=== TO DO ===
Reproduce verbatim the lines of the listing below, beginning with the line that contains "Considering the items" and continuing through the final line of the listing.

[start]

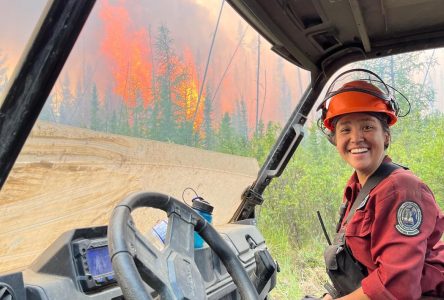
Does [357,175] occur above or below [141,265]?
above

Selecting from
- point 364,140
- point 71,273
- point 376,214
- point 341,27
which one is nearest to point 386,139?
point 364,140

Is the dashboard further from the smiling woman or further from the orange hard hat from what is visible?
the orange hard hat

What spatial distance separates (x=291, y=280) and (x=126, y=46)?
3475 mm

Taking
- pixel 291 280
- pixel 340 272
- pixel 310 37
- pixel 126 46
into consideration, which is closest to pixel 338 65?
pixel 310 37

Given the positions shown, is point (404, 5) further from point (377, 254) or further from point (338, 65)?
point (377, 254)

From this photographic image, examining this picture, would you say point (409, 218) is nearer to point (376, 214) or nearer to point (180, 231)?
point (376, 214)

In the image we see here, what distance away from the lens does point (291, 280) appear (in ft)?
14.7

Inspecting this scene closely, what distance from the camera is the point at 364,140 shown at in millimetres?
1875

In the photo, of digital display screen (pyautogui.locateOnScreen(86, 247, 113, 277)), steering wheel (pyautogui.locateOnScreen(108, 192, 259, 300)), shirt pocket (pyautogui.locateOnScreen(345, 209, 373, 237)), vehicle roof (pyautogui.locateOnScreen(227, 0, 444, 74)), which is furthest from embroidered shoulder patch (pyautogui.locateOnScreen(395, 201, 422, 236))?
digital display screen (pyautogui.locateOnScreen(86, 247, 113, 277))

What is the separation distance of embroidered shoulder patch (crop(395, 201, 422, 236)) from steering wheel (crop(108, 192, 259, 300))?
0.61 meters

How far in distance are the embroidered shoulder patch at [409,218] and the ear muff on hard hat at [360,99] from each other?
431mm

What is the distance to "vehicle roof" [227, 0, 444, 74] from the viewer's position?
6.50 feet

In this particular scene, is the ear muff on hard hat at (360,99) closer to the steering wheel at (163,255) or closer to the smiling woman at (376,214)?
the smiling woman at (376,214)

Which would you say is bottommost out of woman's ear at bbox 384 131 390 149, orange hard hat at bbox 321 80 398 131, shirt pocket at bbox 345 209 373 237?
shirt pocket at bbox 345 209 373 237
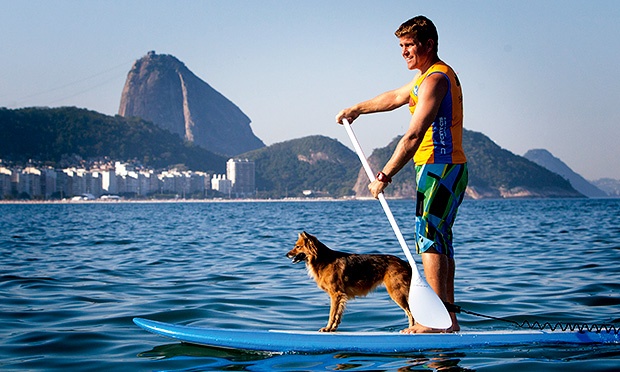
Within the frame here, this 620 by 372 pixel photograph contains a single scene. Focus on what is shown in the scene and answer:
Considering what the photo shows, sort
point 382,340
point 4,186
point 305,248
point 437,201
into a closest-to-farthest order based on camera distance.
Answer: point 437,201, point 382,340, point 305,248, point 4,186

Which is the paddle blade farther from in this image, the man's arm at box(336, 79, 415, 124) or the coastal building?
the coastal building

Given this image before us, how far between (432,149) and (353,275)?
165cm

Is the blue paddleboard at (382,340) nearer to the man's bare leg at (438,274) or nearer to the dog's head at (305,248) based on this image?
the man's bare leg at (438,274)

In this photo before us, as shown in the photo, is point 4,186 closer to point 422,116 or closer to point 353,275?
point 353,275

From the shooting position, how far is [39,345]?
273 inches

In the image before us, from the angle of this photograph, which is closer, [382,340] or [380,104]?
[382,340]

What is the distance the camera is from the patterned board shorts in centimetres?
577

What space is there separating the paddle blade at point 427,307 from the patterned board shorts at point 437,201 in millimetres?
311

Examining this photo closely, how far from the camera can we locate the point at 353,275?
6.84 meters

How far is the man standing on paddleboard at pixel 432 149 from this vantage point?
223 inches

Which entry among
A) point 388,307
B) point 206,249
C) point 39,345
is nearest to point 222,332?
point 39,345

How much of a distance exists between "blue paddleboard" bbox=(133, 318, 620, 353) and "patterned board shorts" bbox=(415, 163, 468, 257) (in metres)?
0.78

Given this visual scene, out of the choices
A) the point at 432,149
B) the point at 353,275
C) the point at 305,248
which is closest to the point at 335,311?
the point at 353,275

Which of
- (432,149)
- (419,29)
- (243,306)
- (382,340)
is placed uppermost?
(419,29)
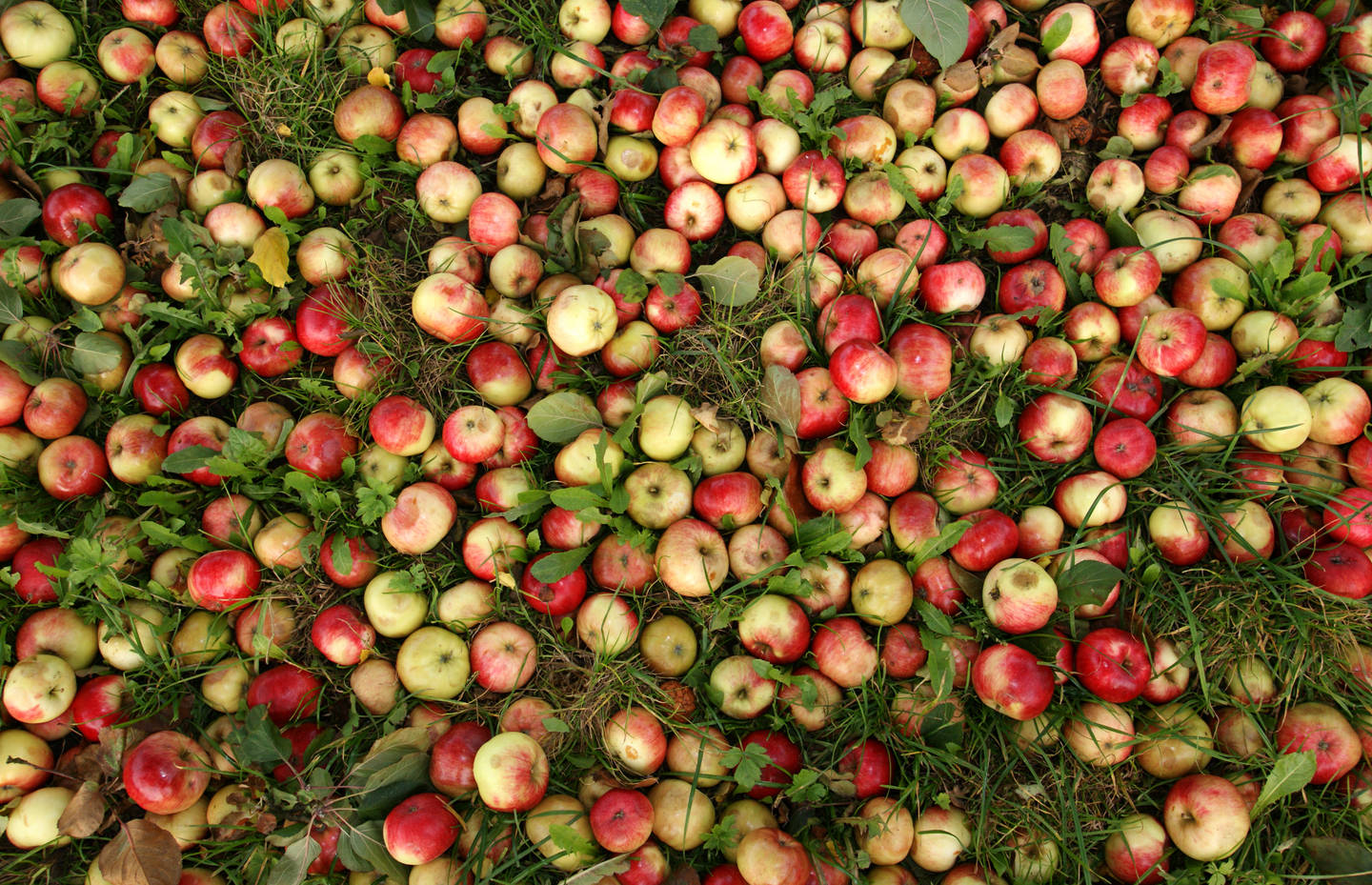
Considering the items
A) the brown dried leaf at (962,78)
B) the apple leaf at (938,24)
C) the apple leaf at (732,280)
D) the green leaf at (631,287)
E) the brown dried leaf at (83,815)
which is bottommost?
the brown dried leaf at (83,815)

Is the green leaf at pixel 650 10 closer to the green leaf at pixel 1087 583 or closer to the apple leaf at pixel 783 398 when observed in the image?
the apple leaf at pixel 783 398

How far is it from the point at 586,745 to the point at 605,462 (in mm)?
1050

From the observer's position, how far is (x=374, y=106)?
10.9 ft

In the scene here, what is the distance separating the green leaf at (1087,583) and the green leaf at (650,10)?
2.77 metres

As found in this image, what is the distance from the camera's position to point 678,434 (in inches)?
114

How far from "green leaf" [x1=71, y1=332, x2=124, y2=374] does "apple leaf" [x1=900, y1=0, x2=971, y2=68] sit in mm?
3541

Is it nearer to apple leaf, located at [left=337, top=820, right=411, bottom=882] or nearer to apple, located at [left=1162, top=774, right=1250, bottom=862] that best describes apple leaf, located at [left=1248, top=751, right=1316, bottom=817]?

[end]

=== RESULT ===
Considering the items
A) the brown dried leaf at (962,78)
B) the apple leaf at (938,24)
C) the apple leaf at (732,280)
D) the green leaf at (631,287)
E) the brown dried leaf at (83,815)
which is bottommost?
the brown dried leaf at (83,815)

Is the green leaf at pixel 650 10 closer to the green leaf at pixel 1087 583 or closer to the apple leaf at pixel 783 398 when observed in the image?
the apple leaf at pixel 783 398

How far is it from the point at 586,745 to the point at 605,462 (in mm)?
1050

From the observer's position, how far is (x=374, y=106)?
10.9 ft

In the scene here, what is the distance separating the green leaf at (1087,583) and the green leaf at (650,10)?
2.77 metres

As found in this image, what is the distance from the camera's position to point 678,434 (in inches)?
114

How far from "green leaf" [x1=71, y1=332, x2=124, y2=374] does "apple leaf" [x1=900, y1=0, x2=971, y2=68] sit in mm?
3541

Is it nearer to apple leaf, located at [left=337, top=820, right=411, bottom=882] or nearer to apple, located at [left=1162, top=774, right=1250, bottom=862] that best describes apple leaf, located at [left=1248, top=751, right=1316, bottom=817]?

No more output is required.